IN THE EARLY 1990S, the Norwegian heavy metal scene became notorious for a spree of church burnings and fatal stabbings associated with a few little-known “black metal” bands. Varg Vikernes, of the band Burzum, was charged with the arson of five medieval wooden churches, and with murdering Øystein Aarseth, the guitarist of Mayhem. Aarseth, in turn, was rumored to have eaten the brains of Mayhem’s singer after the latter committed suicide by shotgun. In an unrelated incident, Bard Eithun, drummer for the band Emperor, stabbed a gay man thirty-seven times outside the Olympic Village in Lillehammer. Speaking to journalists, the musicians boasted about their crimes, taking credit for more arsons and violence than they had yet been linked to. They also took the opportunity to spell out the home-brewed Satanism that inspired their deeds: partly the invocation of the devil as a cloven-hooved Evil One; partly a recitation of quasi-fascistic themes (cruelty, mastery, “winter journeys, to ice and mountains”) from Nietzsche. Metal bands had always toyed with Satanic imagery (Iron Maiden’s “The Number of the Beast,” the ubiquitous “devil horns” gesture spawned by Ronnie James Dio)—but the willingness to act out Satanism in all seriousness was unexpected.

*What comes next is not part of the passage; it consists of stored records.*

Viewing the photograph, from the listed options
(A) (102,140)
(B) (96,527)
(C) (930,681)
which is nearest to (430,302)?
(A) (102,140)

Amidst this self-mythologizing to the press, the most prominent influence they cited was the British band Venom, whose 1982 album Black Metal had christened the genre. (In any photo of the Norwegian scene from this era, at least one band member is always wearing a tattered T-shirt with Venom’s pentagram logo.) But surely, many wondered, this lineage was some kind of cultural mistranslation? Venom’s Satanism was kitschy and unserious, their image and live show a tantrum meant to titillate adolescent rebellion and upset Thatcherite parents. How could these Norwegians have mistaken the antics of Venom (who also sang sophomoric anthems like “Teacher’s Pet”) for an authentic message of anti-Christian terrorism and nihilism? The answer given by Varg Vikernes (nom de guerre Count Grishnackh, after an orc in Tolkien’s Lord of the Rings), bassist of Mayhem and the sole member of Burzum, in an interview from prison, encapsulates the ideological legacy of the entire scene: “We are what [they] claimed to be. We believe what they pretended to believe.”

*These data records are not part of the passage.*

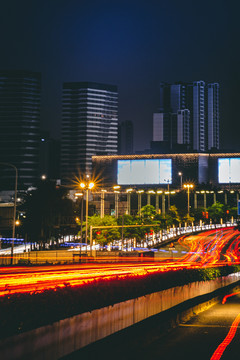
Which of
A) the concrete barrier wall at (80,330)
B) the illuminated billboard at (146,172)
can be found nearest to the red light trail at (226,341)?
A: the concrete barrier wall at (80,330)

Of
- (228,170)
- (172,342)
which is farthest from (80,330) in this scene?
(228,170)

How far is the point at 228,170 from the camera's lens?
143250mm

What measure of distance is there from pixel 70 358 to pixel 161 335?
17.0 feet

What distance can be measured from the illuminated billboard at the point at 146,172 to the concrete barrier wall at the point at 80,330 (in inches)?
4742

In musical terms, also, Venom were not an obvious antecedent. Where Venom added a biker bar bounce and the slurred choruses of football chants to the brooding stoner blues of Black Sabbath, the Norwegian black metal sound is not immediately recognizable as deriving from rock music. The rhythm is reduced to a flickering pulse reminiscent of Tangerine Dream’s ambient soundscapes; the guitars do not so much play riffs as sculpt tinny feedback. The typical vocals are more like an attenuated croaking or rasping than the grunts and shouts of heavy metal or punk. The entire effect is of a self-consciously rudimentary reaction to the commercial polish of bands like Metallica, or the one-dimensional brutality of death metal.

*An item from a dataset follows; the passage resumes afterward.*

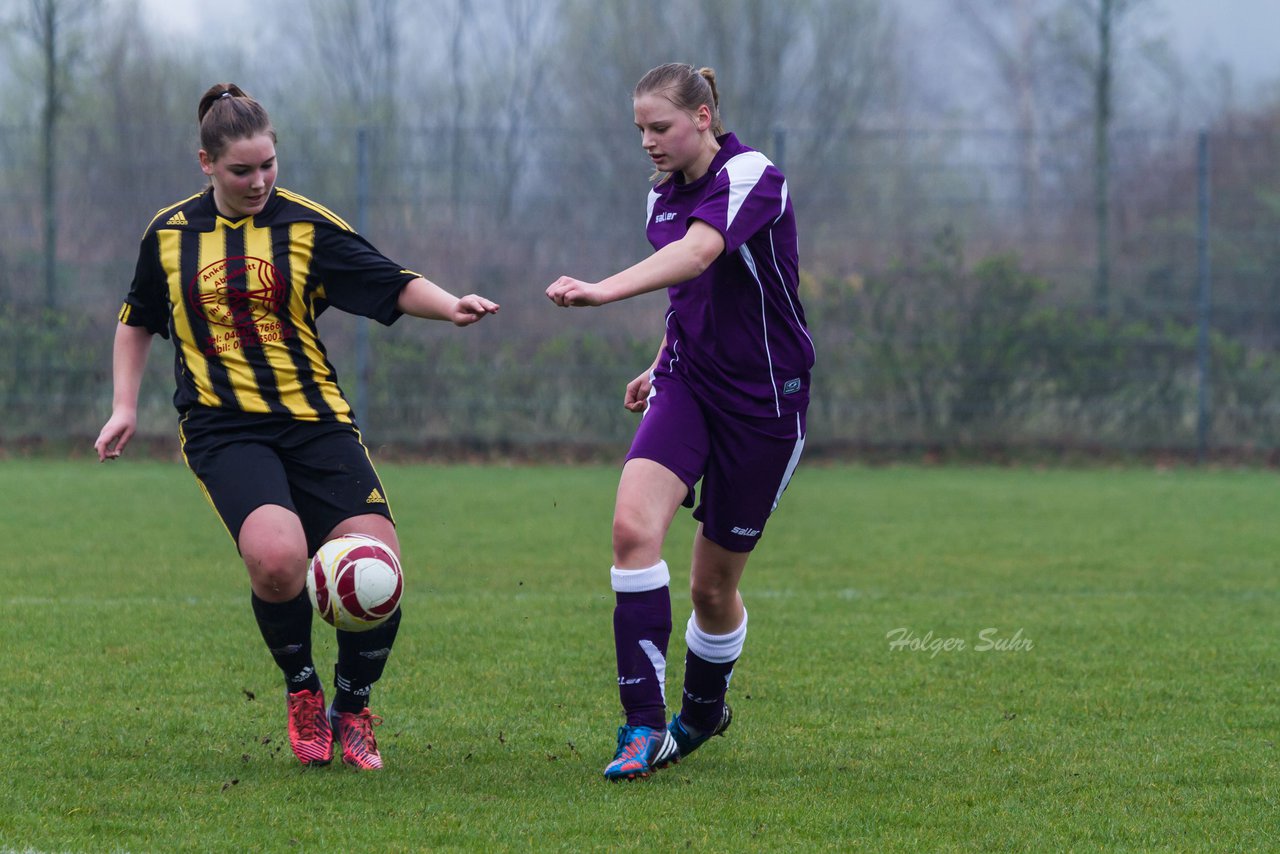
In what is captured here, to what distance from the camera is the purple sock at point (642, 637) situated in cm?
415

Norwegian black metal, then, is a “strong misreading” of its own origins. Where Venom had been Satanists for the pub crowd, boisterous pranksters rather than occultists, Norwegian bands like Mayhem, Burzum, Darkthrone, and Emperor redefined black metal as the elitism of an inner circle, inscrutable to poseurs and the uninitiated. Their recordings were purposefully lo-fi, drowned in guitar static and (feigned) sloppy musicianship. Whereas European metal bands from Sweden to Greece had always sung in charmingly garbled English, they began to write their lyrics in Norwegian. They rarely played live. Their album covers also basically looked the same (a cloaked figure among trees, mournfully carrying a candelabra) and had variations on the same title (Under a Funeral Moon, In the Nightside Eclipse, Diabolical Fullmoon Mysticism, Anthems to the Welkin at Dusk) in nearly-illegible gothic typefaces. In the context of the early ’90s, this obscurantism could be seen as a disavowal of the everyman grunge aesthetic of flannel and acne. But while grunge, and the related populism of death metal, had considerable record sales, many of the black metal pioneers imploded before they could capitalize commercially. It took more than a decade of underground percolation before black metal elements trickled into American canons of cool. Its goofy solemnity has been parodied on Portlandia, while the broad gestures of the musical style (now disencumbered of its Satanism) reap acclaim on Pitchfork.